#### Problem details:
For the word "States", work out how many lines in the records below contain it and state that count alone.
===== Records supplied
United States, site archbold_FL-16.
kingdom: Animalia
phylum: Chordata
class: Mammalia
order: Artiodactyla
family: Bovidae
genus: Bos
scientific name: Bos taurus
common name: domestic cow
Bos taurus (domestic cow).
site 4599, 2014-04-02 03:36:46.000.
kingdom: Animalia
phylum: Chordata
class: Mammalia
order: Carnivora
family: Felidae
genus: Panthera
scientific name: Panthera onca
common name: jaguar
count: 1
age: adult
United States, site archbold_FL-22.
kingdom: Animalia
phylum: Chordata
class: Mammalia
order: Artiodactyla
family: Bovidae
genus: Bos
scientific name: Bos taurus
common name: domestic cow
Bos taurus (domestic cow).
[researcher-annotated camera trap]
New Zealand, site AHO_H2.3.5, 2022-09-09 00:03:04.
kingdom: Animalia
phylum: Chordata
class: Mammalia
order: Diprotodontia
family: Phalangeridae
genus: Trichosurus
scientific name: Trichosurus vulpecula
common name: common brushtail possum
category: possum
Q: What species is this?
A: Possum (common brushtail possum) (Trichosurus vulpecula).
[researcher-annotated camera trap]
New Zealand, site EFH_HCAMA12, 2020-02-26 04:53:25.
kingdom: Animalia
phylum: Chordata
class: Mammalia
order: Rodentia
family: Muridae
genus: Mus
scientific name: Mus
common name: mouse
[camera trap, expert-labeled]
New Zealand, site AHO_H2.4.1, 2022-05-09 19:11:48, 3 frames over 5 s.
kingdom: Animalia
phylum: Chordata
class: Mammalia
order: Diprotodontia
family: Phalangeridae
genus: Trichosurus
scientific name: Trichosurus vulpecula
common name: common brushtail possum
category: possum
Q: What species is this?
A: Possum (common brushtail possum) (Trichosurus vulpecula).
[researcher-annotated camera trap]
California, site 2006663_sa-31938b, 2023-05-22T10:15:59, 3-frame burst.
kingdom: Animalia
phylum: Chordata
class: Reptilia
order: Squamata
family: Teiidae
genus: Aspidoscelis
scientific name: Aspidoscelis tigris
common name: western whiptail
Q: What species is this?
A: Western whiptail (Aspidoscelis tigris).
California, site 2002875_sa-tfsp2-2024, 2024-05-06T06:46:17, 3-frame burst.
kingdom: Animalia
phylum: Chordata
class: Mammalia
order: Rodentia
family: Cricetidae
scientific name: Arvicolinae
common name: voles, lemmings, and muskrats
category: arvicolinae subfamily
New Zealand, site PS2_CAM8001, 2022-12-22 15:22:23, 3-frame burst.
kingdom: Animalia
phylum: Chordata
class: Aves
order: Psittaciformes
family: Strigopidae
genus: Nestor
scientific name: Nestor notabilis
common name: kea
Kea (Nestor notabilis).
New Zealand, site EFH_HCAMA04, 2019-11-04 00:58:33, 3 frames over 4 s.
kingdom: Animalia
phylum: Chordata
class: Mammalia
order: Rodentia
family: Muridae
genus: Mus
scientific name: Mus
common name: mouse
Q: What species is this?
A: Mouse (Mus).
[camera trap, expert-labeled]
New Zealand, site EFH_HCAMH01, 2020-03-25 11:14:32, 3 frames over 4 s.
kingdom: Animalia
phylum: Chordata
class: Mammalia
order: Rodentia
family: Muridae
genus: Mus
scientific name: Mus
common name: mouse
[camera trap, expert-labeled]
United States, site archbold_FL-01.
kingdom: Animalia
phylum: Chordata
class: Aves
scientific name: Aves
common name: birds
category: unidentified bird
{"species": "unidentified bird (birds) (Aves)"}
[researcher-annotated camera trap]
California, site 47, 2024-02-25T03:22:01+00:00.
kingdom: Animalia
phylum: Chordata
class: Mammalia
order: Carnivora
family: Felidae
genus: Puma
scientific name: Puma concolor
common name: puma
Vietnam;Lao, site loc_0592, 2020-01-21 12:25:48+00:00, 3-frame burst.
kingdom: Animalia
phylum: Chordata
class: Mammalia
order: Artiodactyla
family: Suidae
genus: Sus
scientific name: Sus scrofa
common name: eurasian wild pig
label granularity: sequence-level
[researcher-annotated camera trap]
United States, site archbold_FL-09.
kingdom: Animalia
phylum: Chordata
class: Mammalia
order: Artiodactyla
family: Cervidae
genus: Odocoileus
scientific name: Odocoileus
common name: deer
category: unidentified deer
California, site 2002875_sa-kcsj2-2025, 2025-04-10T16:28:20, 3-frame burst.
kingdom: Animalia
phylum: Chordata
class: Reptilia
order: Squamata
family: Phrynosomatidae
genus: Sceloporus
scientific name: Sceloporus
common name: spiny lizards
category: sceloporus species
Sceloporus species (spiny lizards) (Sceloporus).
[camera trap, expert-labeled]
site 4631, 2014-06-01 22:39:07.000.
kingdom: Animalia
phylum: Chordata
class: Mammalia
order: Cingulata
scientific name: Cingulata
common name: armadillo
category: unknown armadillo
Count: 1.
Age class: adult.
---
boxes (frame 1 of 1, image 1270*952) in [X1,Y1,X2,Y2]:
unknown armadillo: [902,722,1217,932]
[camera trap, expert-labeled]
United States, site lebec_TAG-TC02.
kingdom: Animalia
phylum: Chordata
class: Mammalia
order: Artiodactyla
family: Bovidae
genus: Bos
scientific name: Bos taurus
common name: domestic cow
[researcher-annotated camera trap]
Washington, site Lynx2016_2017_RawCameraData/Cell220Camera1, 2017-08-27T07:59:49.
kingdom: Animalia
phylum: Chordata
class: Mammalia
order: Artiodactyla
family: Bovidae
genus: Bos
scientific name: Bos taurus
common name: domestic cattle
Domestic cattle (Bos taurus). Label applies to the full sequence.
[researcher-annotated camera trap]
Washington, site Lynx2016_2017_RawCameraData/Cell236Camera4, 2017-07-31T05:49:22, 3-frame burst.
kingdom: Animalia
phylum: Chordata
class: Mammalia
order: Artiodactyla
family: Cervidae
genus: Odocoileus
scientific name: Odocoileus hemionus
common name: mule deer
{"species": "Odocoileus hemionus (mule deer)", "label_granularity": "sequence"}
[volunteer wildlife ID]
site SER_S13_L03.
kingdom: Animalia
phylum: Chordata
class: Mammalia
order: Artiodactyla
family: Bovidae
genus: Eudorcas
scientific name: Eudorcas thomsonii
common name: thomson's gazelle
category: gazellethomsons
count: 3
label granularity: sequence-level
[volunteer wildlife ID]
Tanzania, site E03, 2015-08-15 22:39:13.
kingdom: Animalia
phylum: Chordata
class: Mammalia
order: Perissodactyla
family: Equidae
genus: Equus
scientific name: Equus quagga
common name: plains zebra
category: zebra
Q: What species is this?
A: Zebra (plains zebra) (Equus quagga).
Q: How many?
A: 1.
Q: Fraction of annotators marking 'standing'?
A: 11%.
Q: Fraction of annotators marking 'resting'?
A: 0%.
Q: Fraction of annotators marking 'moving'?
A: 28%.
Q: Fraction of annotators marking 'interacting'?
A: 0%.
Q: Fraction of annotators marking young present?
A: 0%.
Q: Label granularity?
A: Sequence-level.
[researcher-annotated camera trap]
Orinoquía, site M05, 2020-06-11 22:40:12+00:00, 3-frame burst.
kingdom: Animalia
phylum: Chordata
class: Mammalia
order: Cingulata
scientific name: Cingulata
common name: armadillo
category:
==========
#### Response box:
5